やっぱり落ち着く。毎日昼休みはこうして中庭で本を読むのが日課だった。
栞のところを開き、続きを読む。
「あの、!」
中庭には自分しかいないはず。そう思って声の方を向くと、昨日のタレ目くんが肩で息をしながら立っていた。
「どうしたの?」
昨日いきなり頭を触ったのはやっぱりだめだったのかな。フワフワしてたなぁ。
「な、名前を!名前を教えてください!俺は成瀬春です!」
・・・どんな文句が飛び出してくるかと身構えていた分、名前を聞かれきょとんとしてしまった。
「あの・・・?」
困ったように眉を下げるタレ目・・・、いや春くん。

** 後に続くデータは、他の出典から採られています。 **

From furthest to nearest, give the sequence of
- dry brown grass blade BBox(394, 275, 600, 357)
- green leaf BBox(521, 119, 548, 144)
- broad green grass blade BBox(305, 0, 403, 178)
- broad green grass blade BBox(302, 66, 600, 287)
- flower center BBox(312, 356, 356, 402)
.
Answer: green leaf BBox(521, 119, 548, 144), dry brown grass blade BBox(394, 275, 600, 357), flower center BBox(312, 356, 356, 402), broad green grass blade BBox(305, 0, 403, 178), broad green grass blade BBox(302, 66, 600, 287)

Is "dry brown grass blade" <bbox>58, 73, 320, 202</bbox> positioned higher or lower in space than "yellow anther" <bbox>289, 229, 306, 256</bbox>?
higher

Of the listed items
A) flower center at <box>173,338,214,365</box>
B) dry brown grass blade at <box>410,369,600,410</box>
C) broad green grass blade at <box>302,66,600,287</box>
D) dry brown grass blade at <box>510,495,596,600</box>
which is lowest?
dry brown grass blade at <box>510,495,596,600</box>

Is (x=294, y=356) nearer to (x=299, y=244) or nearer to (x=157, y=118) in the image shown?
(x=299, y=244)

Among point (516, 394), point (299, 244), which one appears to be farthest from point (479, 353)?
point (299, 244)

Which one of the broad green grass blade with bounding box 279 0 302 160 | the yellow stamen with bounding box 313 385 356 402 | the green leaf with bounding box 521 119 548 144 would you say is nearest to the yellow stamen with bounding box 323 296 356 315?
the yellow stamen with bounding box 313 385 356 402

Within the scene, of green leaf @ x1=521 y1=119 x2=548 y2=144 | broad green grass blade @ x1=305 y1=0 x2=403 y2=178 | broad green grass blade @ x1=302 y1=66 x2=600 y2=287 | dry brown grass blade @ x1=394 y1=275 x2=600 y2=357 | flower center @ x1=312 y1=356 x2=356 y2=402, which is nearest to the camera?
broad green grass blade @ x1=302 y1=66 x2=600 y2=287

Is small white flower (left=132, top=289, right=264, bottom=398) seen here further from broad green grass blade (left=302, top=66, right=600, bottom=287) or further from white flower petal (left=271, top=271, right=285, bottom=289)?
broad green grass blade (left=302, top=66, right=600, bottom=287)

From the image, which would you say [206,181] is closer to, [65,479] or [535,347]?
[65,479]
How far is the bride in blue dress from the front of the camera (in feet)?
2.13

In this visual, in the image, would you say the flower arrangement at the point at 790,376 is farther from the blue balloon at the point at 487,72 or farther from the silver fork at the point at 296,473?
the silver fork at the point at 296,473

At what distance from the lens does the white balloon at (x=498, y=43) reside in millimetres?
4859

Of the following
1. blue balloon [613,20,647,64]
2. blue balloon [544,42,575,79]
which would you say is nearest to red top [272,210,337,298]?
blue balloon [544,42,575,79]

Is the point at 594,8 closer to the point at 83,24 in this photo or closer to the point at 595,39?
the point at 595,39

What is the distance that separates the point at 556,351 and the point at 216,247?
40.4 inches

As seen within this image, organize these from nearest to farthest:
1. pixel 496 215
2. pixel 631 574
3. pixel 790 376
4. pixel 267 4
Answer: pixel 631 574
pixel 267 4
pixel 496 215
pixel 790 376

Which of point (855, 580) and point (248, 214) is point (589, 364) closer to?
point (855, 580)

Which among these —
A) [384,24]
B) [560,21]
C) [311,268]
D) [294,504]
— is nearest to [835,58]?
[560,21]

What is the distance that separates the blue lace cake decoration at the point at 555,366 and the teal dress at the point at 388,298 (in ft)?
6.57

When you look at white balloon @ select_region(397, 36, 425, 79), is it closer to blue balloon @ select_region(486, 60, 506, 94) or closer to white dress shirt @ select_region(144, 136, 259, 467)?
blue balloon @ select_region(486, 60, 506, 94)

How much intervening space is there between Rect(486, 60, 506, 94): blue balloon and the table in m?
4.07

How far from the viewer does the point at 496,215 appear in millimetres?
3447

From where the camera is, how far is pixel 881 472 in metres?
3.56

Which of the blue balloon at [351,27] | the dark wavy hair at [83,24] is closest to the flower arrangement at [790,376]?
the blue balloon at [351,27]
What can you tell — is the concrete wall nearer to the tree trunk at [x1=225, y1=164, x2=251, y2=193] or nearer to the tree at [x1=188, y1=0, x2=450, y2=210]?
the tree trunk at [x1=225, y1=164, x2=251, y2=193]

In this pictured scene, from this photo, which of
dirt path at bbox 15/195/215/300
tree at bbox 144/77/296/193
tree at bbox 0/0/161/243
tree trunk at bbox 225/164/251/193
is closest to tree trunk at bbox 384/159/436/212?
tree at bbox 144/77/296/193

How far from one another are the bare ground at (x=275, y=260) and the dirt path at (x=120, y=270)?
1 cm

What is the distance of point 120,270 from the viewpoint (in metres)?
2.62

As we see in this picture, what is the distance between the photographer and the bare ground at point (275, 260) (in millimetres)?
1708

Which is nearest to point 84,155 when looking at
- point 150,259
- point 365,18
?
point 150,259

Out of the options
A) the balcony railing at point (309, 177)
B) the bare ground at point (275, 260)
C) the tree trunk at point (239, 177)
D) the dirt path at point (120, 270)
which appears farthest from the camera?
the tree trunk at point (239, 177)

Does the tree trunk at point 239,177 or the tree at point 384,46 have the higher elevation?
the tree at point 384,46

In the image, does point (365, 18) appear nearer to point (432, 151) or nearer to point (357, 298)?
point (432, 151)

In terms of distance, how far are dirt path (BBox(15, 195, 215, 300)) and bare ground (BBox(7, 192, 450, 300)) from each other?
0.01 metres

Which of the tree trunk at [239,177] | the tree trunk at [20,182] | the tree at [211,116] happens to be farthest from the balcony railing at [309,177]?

なんだかとても可愛く思えてきた。読んでいる途中だった本に栞を挟んで春くんに体を向ける。
「僕は黒川湊。よろしくね」
「湊先輩お隣!よろしいですかっ!」
緊張気味にそう言う春くんが可笑しくて、少し笑いながら了承した。
「湊先輩は、いつもここにいるんですか?」
「うん。本が好きなんだ。」
肌を撫でる風が気持ちいい。と、風下にいた春くんがぐっと近づいてきた。
「なんかいい匂い。」
「え、」
そのまま僕の首元を嗅ぐ。
な、なな・・・っ!?
あ、と納得したように呟いた。
「ミルクだ。ミルクの匂い。」
ニカッと笑ってこちらを向くも、首元を嗅いでいた距離のまま顔を向けたので近すぎて何が起こっているのかわからなかった。
「っあ!すいません!つい、!」
いい匂いがしたから、と赤くなって縮こまる。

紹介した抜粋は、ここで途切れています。